WORK REQUIRED —
Put each line of the rows below into a JSON list of strings, one string per line, skipping blank lines and leaving out the pictures.

DATA FOR THIS TASK —

━━━━━━━━━━

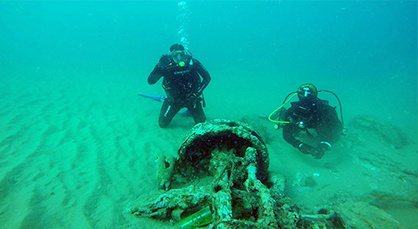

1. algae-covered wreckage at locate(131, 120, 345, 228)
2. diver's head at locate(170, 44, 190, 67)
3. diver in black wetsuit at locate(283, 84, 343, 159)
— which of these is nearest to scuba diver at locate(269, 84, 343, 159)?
diver in black wetsuit at locate(283, 84, 343, 159)

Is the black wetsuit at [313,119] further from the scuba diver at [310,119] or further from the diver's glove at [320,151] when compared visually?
the diver's glove at [320,151]

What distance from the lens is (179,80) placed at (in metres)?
5.65

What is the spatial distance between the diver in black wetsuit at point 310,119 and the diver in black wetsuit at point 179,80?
2674mm

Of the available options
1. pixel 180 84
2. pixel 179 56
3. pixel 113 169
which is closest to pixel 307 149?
pixel 180 84

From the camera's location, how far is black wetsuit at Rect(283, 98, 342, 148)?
4.91 m

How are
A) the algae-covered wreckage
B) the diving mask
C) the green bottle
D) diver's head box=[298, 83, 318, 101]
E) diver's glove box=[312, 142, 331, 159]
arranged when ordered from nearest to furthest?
1. the algae-covered wreckage
2. the green bottle
3. diver's glove box=[312, 142, 331, 159]
4. diver's head box=[298, 83, 318, 101]
5. the diving mask

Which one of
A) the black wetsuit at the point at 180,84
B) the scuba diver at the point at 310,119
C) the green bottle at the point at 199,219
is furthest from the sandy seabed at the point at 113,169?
the black wetsuit at the point at 180,84

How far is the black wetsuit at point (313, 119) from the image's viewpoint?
4906mm

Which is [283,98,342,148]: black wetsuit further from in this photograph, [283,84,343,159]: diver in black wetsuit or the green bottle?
the green bottle

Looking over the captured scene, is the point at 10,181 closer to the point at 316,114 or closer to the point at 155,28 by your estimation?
the point at 316,114

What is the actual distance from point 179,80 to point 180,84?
126 mm

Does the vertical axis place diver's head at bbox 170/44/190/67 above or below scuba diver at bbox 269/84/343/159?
above

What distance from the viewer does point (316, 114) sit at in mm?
5020

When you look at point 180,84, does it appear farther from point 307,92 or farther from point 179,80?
point 307,92
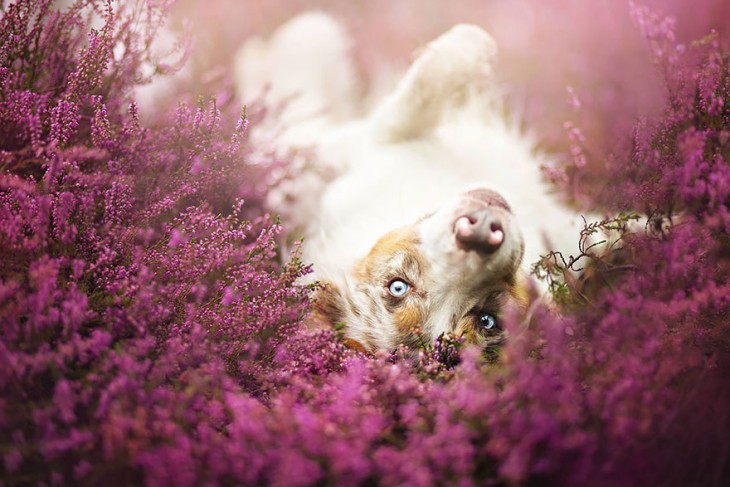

━━━━━━━━━━

RESULT BELOW —
[
  "1. algae-covered wreckage at locate(131, 120, 345, 228)",
  "2. diver's head at locate(170, 44, 190, 67)",
  "3. diver in black wetsuit at locate(283, 84, 343, 159)",
  "— which of these is nearest to scuba diver at locate(269, 84, 343, 159)?",
  "diver in black wetsuit at locate(283, 84, 343, 159)",
  "Is the black wetsuit at [313,119] further from the scuba diver at [310,119] or further from the diver's glove at [320,151] when compared visually?",
  "the diver's glove at [320,151]",
  "What distance from the lens is (179,80) placed at (in metres)?",
  "5.65",
  "What is the spatial distance between the diver in black wetsuit at point 310,119 and the diver in black wetsuit at point 179,80?",
  "2674mm",
  "Of the available options",
  "1. pixel 180 84",
  "2. pixel 179 56",
  "3. pixel 113 169",
  "which is closest to pixel 307 149?",
  "pixel 180 84",
  "From the camera's location, how far is black wetsuit at Rect(283, 98, 342, 148)?",
  "4.91 m",
  "How are",
  "A) the algae-covered wreckage",
  "B) the diving mask",
  "C) the green bottle",
  "D) diver's head box=[298, 83, 318, 101]",
  "E) diver's glove box=[312, 142, 331, 159]",
  "arranged when ordered from nearest to furthest?",
  "1. the algae-covered wreckage",
  "2. the green bottle",
  "3. diver's glove box=[312, 142, 331, 159]",
  "4. diver's head box=[298, 83, 318, 101]",
  "5. the diving mask",
  "Which one of",
  "A) the black wetsuit at the point at 180,84",
  "B) the scuba diver at the point at 310,119",
  "C) the green bottle at the point at 199,219",
  "is furthest from the sandy seabed at the point at 113,169?",
  "the black wetsuit at the point at 180,84",
  "How far is the black wetsuit at point (313, 119) from the image's viewpoint?",
  "4906mm",
  "Which is [283,98,342,148]: black wetsuit further from in this photograph, [283,84,343,159]: diver in black wetsuit or the green bottle?",
  "the green bottle",
  "Looking over the captured scene, is the point at 10,181 closer to the point at 316,114 or closer to the point at 155,28 by your estimation?",
  "the point at 316,114",
  "What is the actual distance from point 179,80 to point 180,84?",
  "126 mm",
  "Does the vertical axis place diver's head at bbox 170/44/190/67 above or below scuba diver at bbox 269/84/343/159?",
  "above",
  "What distance from the viewer does point (316, 114) sit at in mm?",
  "5020",
  "When you look at point 180,84, does it appear farther from point 307,92 or farther from point 179,80?",
  "point 307,92"
]